On 19 February 2025, the Full Federal Court, in FCT v Bendel [2025] FCAFC 15 (Bendel), held that an unpaid present entitlement (UPE) with a corporate beneficiary is not a loan under subsection 109D(3) of Division 7A of the Income Tax Assessment Act 1936 (ITAA 1936).
Background
On 16 December 2009, the Australian Taxation Office (ATO) (in what was to become TR 2010/3) said that in many circumstances a UPE with a corporate beneficiary will be an in-substance loan under subsection 109D(3). TR 2010/3, together with the accompanying Practice Statement Law Administration PSLA 2010/4, set out an elaborate system of dealing with UPEs, including ‘grandfathering’ those that arose before 16 December 2009.

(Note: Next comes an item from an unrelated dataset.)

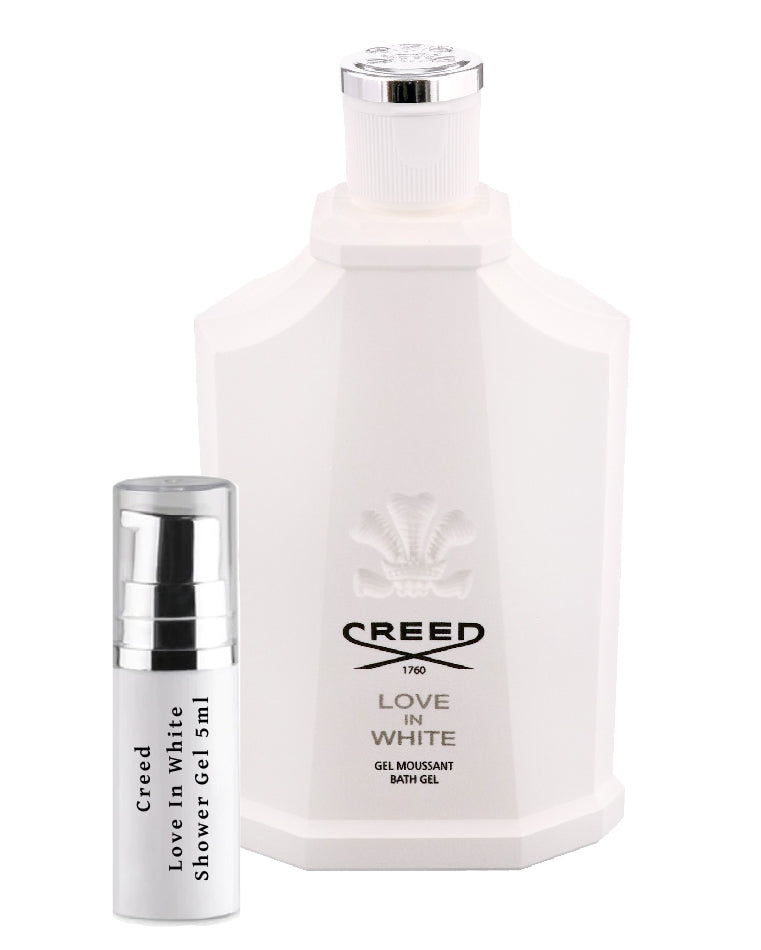 Creed Love In White Shower Gel samples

In 2022, the ATO withdrew TR 2010/3 and PSLA 2010/4, but doubled down in Taxation Determination TD 2022/11 on the view that a UPE with a corporate beneficiary can be a loan under subsection 109D(3). However, TD 2022/11 includes a simpler administrative system for dealing with UPEs that arose on or after 1 July 2022. TR 2010/3, while withdrawn, continues to apply for UPEs before 1 July 2022.
On 1 October 2023, the Administrative Appeals Tribunal (Tribunal) handed down its decision in Bendel v FCT [2023] AATA 3074 (Tribunal Decision) where the taxpayer challenged the ATO view that a UPE can be a loan under subsection 109D(3).

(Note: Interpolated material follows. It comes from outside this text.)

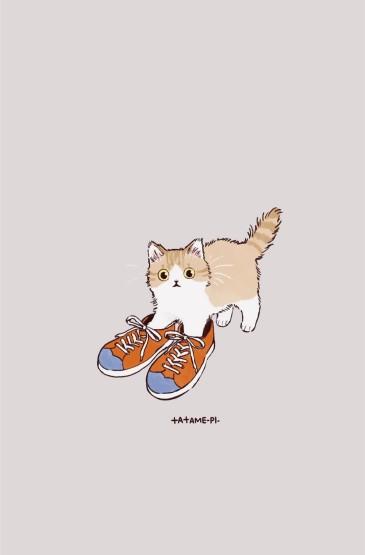 呆萌可爱的卡通猫咪高清手机壁纸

The Tribunal held for the applicant saying a UPE with a corporate beneficiary is not a loan under subsection 109D(3), concluding:
... the necessary conclusion is that a loan within the meaning of s 109D(3) does not reach so far as to embrace the rights in equity created when entitlements to trust income (or capital) are created but not satisfied and remain unpaid. The balance of an outstanding or unpaid entitlement of a corporate beneficiary of a trust, whether held on a separate trust or otherwise, is not a loan to the trustee of that trust.
The Full Federal Court (Court), in a unanimous judgment, dismissed the ATO appeal.

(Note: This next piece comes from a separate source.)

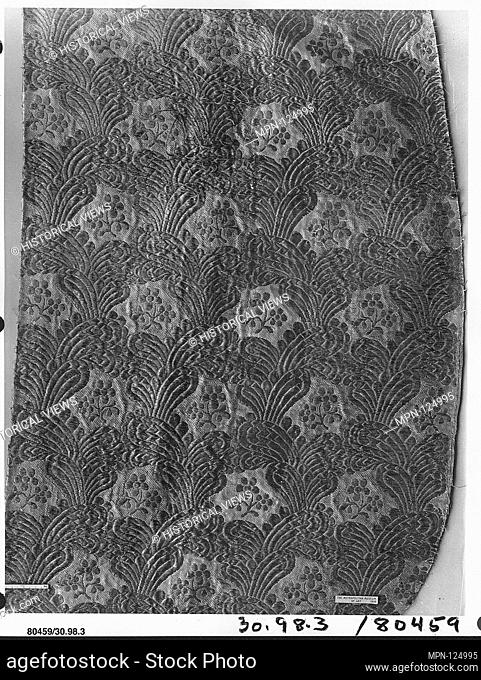 Piece. Manufactory: Lazareff; Date: 18th century; Culture: Russian (Moscow); Medium: Silk and metal thread; Dimensions: L. 38 x W. 19 3/8 inches (96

What did the parties argue, and the Court say, in Bendel?
The key issue for the Court was did a corporate beneficiary of a discretionary trust make a loan within the meaning of subsection 109D(3) to the trust in circumstances where:
the corporate beneficiary (Glewin Investments) was presently entitled to a share of net income;
the corporate beneficiary had a vested interest in and present legal right to demand and receive payment of that share;
the corporate beneficiary had not called for payment of that share; and
the trustee (Glewin) had not set aside an amount equal to that share to hold it on separate trust.
Subsection 109D(3) provides:
What is a loan?
(3) In this Division, loan includes:
(a) an advance of money; and
(b) a provision of credit or any other form of financial accommodation; and
(c) a payment of an amount for, on account of, on behalf of or at the request of, an entity, if there is an express or implied obligation to repay the amount; and
(d) a transaction (whatever its terms or form) which in substance effects a loan of money.
The Commissioner argued that the Tribunal made fundamental errors in its construction of Division 7A:
The Tribunal addressed the incorrect statutory question by focusing on whether UPE is a loan, rather than whether a loan existed as defined in subsection 109D(3).
The Tribunal did not give effect to the plain meaning of subsection 109D(3), which defines a loan as including "a provision of credit or any other form of financial accommodation". The Commissioner argued that this definition is broad enough to encompass a corporate beneficiary allowing a trustee time to pay an amount due.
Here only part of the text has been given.